* [Excerpted records]:
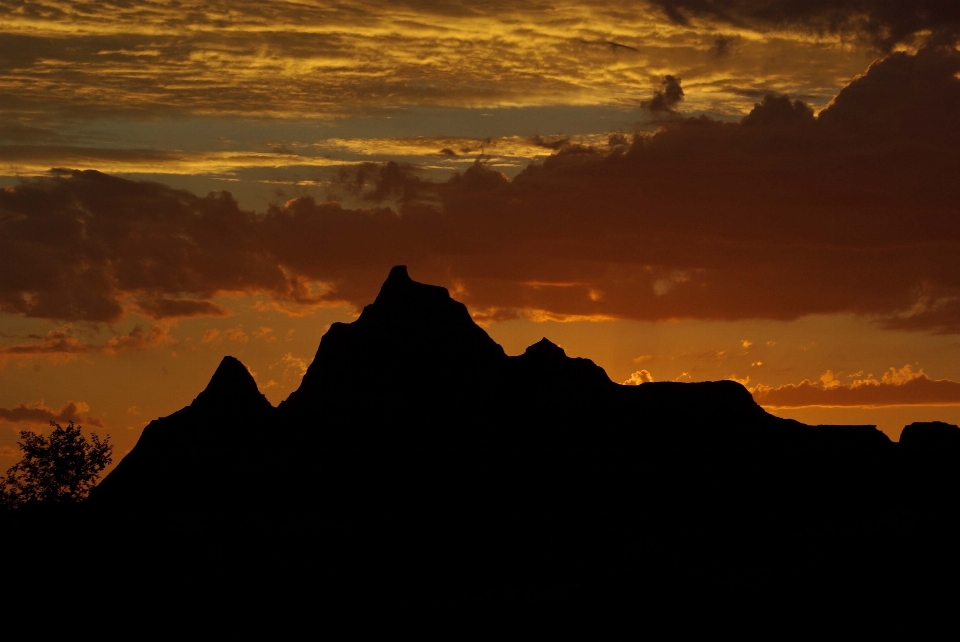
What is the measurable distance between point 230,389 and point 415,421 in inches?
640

---

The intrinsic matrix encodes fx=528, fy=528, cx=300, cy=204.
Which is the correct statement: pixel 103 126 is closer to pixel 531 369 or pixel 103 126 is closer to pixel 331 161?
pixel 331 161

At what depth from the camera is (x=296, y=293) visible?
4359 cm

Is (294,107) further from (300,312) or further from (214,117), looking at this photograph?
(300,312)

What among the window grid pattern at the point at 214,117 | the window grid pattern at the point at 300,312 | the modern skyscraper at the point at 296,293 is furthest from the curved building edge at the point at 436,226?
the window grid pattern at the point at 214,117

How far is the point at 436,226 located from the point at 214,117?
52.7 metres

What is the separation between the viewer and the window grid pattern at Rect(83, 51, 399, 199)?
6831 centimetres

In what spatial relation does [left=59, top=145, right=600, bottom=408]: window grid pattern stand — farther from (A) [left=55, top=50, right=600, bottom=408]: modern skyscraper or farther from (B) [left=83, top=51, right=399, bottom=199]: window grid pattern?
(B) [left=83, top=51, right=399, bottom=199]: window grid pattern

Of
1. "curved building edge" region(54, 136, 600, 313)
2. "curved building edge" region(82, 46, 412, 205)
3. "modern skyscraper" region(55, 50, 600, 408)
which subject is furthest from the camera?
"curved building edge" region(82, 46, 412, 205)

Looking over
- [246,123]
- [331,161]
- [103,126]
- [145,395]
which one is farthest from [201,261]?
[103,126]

* [Direction]:
List each line in the items above that contains the word “curved”.

* [Task output]:
What among the window grid pattern at the point at 214,117 | the window grid pattern at the point at 300,312 | the modern skyscraper at the point at 296,293 is furthest from the curved building edge at the point at 436,226?
1. "curved building edge" region(54, 136, 600, 313)
2. "curved building edge" region(82, 46, 412, 205)
"curved building edge" region(82, 46, 412, 205)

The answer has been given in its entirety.